The insurgents fighting Russian federal forces in Dagestan, for example, were frequently referred to as Wahhabis. But their leaders, we are led to believe, are the Chechen field commander Shamil Basayev and the shadowy Arab activist "Khattab".

Basayev, however, has never expressed any enthusiasm for Wahhabism or any other "imported" forms of Islam. Khattab, on the other hand, who is thought to be from Saudi Arabia itself may well be a Wahhabi.


[ image: Shamil Basayev has never expressed support for Wahhabism]
Shamil Basayev has never expressed support for Wahhabism
But what unites him and Basayev is not Wahhabism, but romantic notions of a worldwide - or at least region-wide - Islamic Jihad or holy war.

Similarly, the group attacked by Uzbek planes in northern Tajikistan on 16 August seems to have little if anything to do with Wahhabism.

It is thought this group is probably under the command of an Uzbek Islamist known as Juma Namangani, from the city of Namangan in the Fergana valley.

He reportedly fled Uzbekistan in the early 1990s to escape President Islam Karimov's clampdown on political and religious opposition, and became a field commander on the Islamic side in the Tajik civil war.

But the Tajik Islamists' main foreign support came, not from Wahhabi Saudis but from Shi'ite Iran.

'Enemies of stability'

Supporters of the Wahhabi theory point to the fact that one of the main sponsors of international Islamic militancy is the dissident Saudi millionaire Osama bin Laden.

But the fact that he may have financed some activities within the former USSR does not mean that it can all be blamed on him, or on Wahhabism.


[ image: Osama bin Laden: Alleged sponsor of Islamic militancy]
Osama bin Laden: Alleged sponsor of Islamic militancy
Indeed the Uzbek authorities have in recent months ceased using the term Wahhabi to describe the Islamic militants they see as the enemy of stability.
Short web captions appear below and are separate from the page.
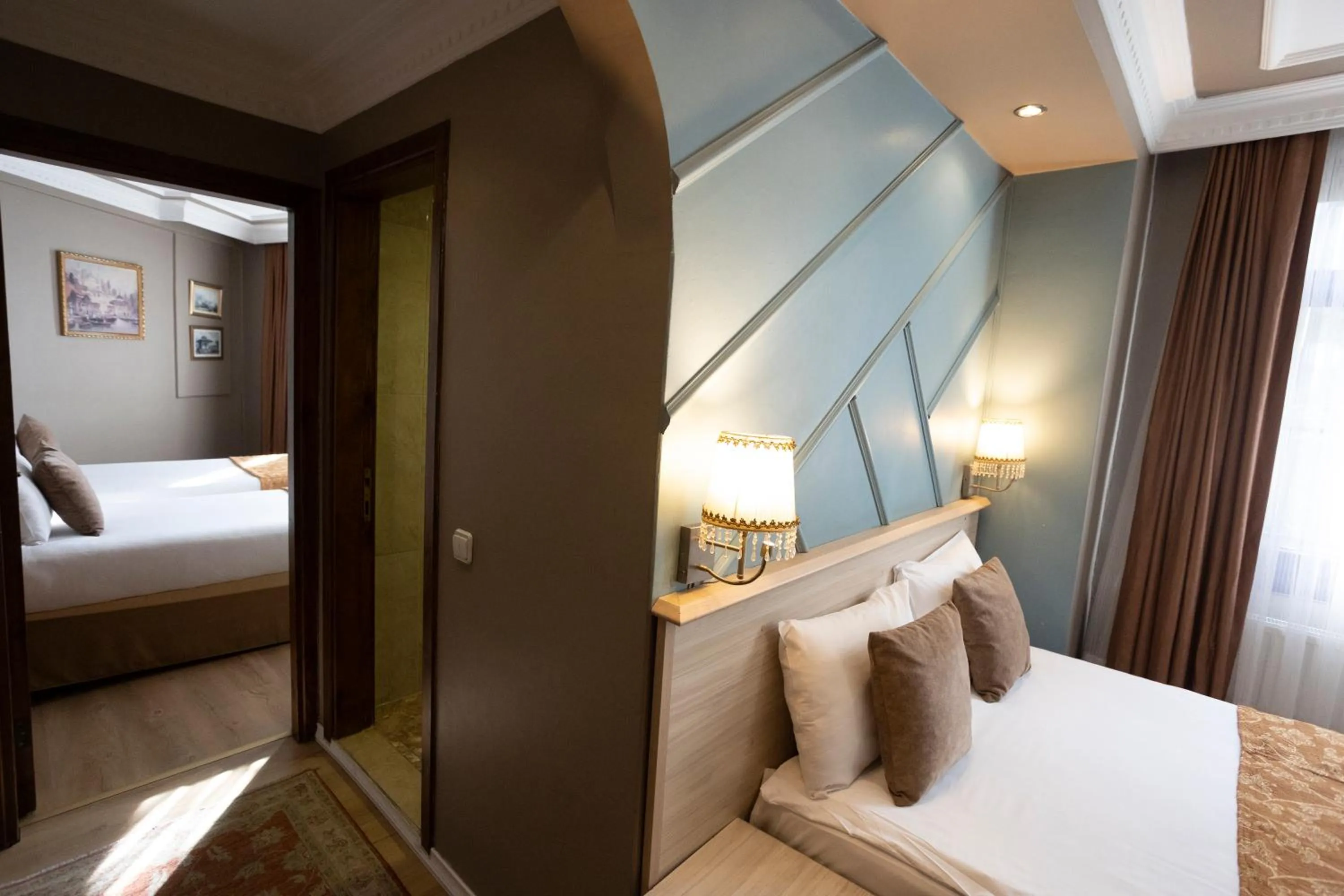 Bed in Tashkonak Studio Suites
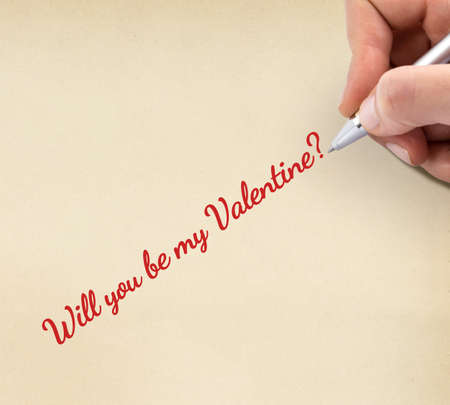 Hand writing "Will you be my Valentine?" on yellow sheet of paper.の写真素材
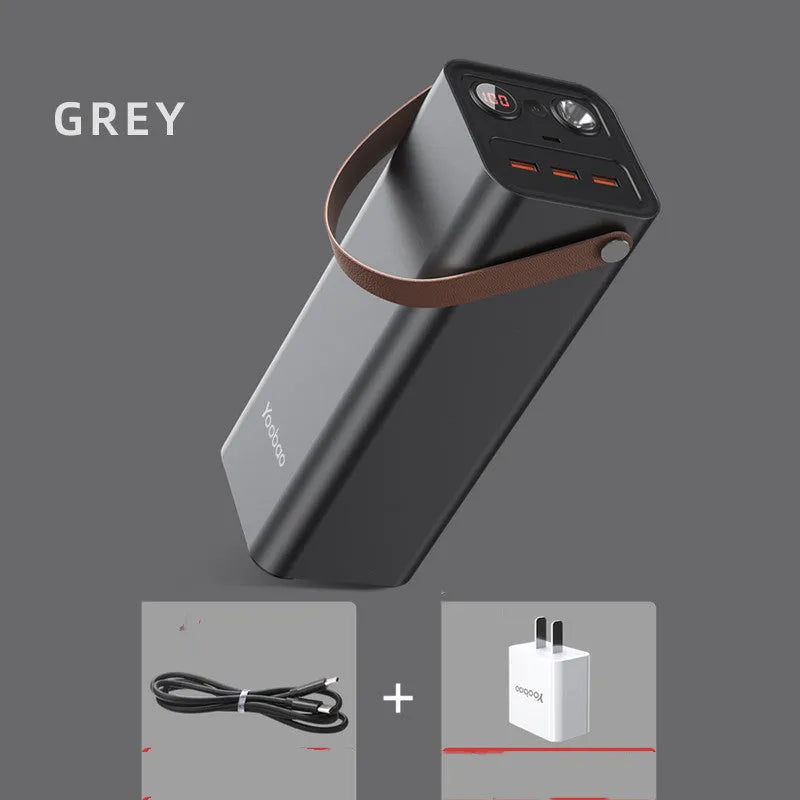 Black portable power bank with 220V AC outlet, USB ports, and solar charging panel.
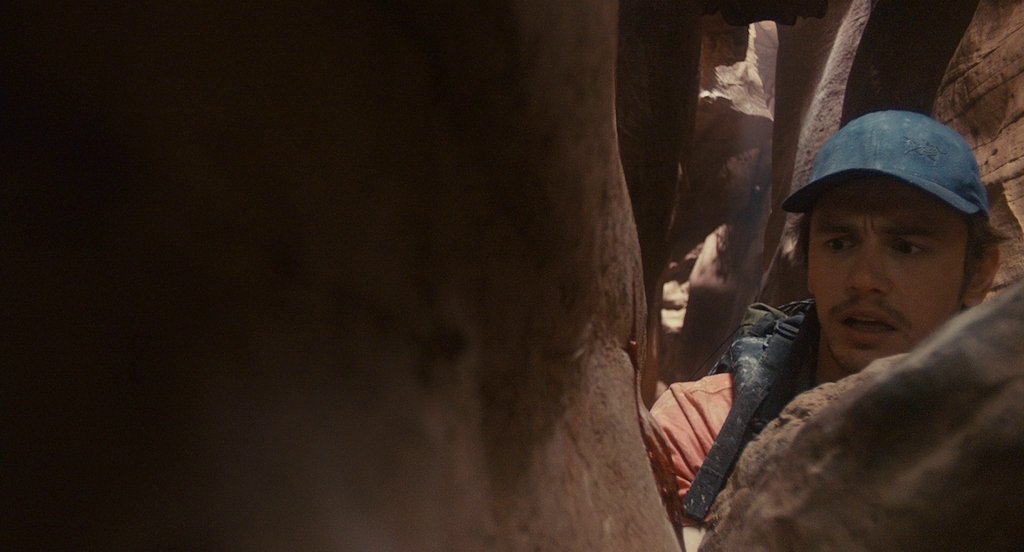 Film still from 127 Hours (2010) showing James Franco's character trapped in a canyon by British director Danny Boyle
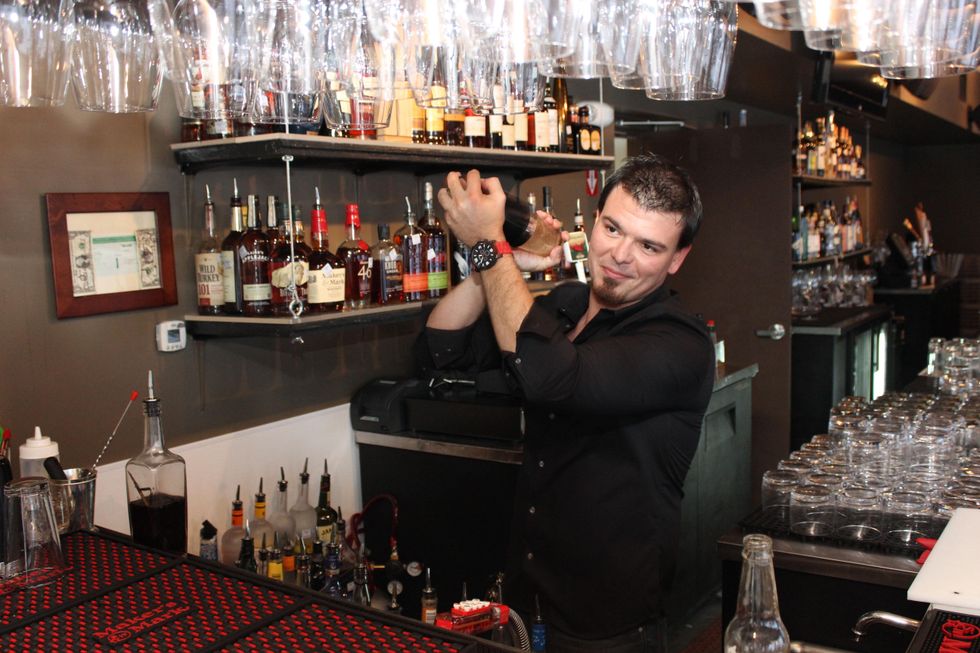 Eleven XI bar Houston April 2013 bartender shaking drink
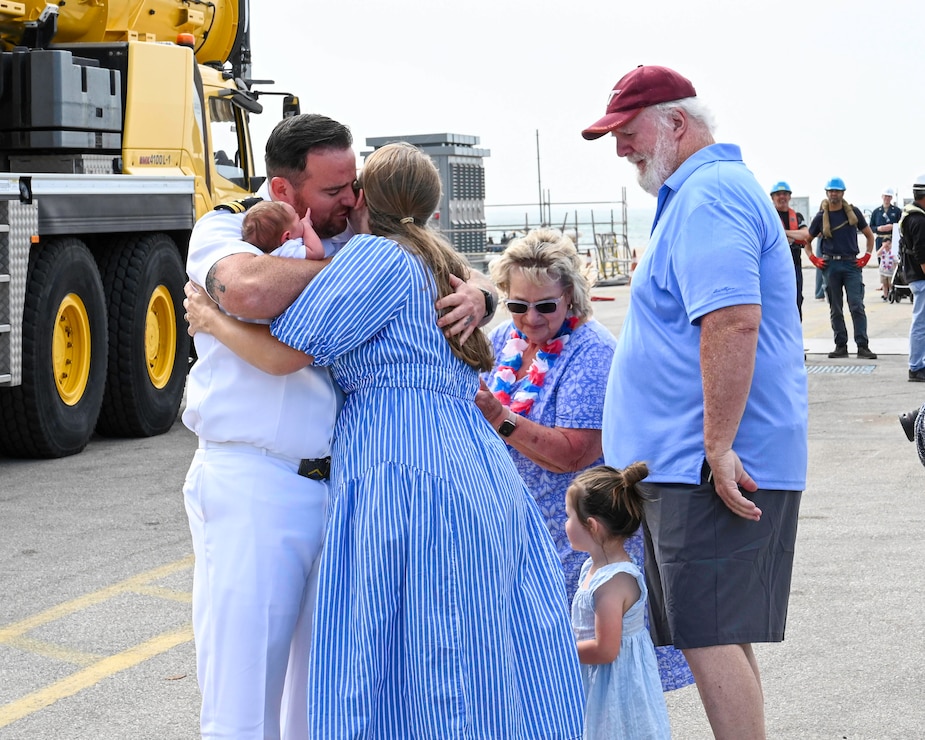 A Sailor embraces family.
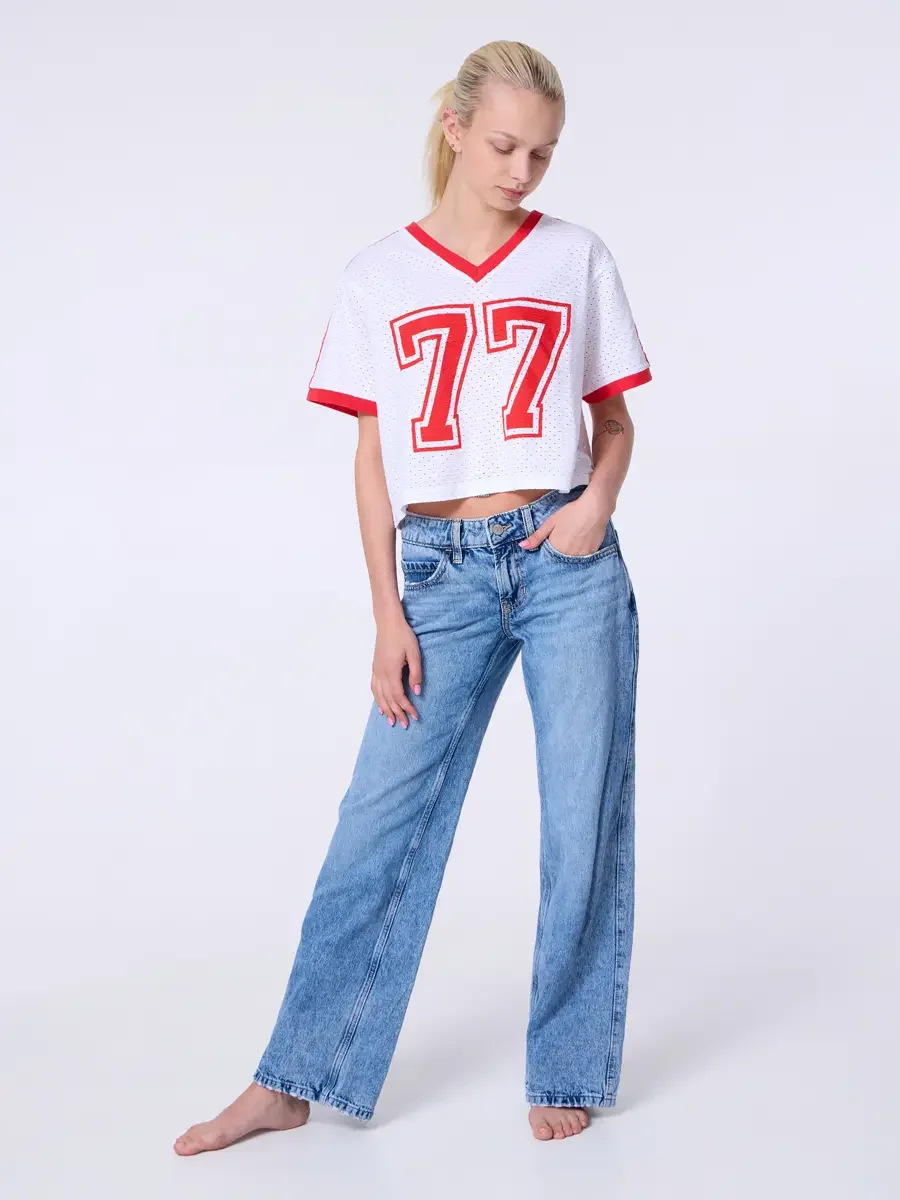 Model portfolio development session, commercial look, white mesh crop football jersey with red number 77 and red trim, low-rise light wash wide-leg jeans, full-length, slight turn, one hand in pocket, gaze downward, relaxed pose, jersey crop hem, bar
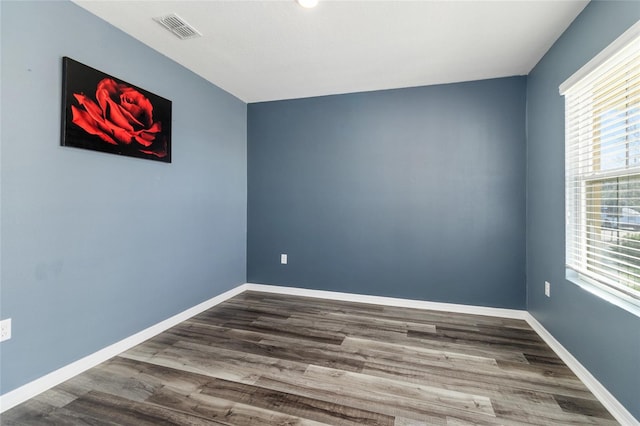 spare room featuring wood-type flooring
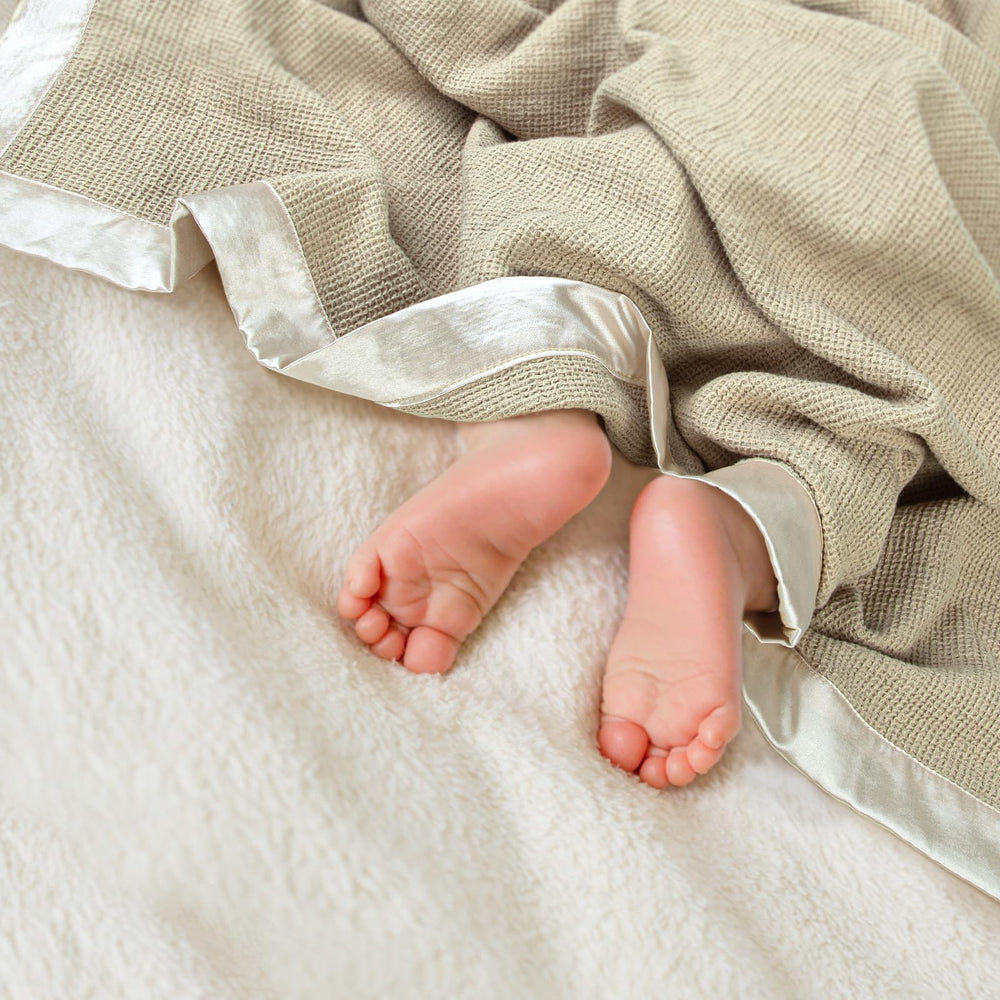 Lulumoon swaddle blanket nursery setup showing a versatile cozy cocoon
Instead they tend to blame militant Islamic activities, including the bombs which killed 16 people in Tashkent in February, on a group called Hezb-i-Tahrir.

Again this movement does exist, and has offices in a number of places. But there is very little evidence that it had anything to do with the Tashkent bombs.

Wahhabism in the former Soviet Union does exist. In Dagestan, for instance, it is particularly strong in the Buinaksk region in the centre of the republic, and especially around the town of Karamakhi.

And they have become militant, thanks - they say - to the repressive actions of the Dagestani political and religious leaders.

A number of people have been killed in the last few years in clashes between Dagestani Wahhabis and the local police and non-Wahhabi Muslims.

Disillusionment

Dagestani sources suggest many of the Wahhabis are young men tired of the corruption and self-interest of the established religious and political leaders, most of whom have held their jobs since Soviet times. The new, radical streams of Islam give them a sense of identity and a sense of purpose.

Thus the radicalism which now seems to be spreading among the former Soviet Union's young Muslims is as much due to local conditions as to imported ideologies.

Its roots, in other words, lie as much in disillusionment with the authorities as in new ideas from abroad. But that is something the authorities in these regions seem reluctant to admit.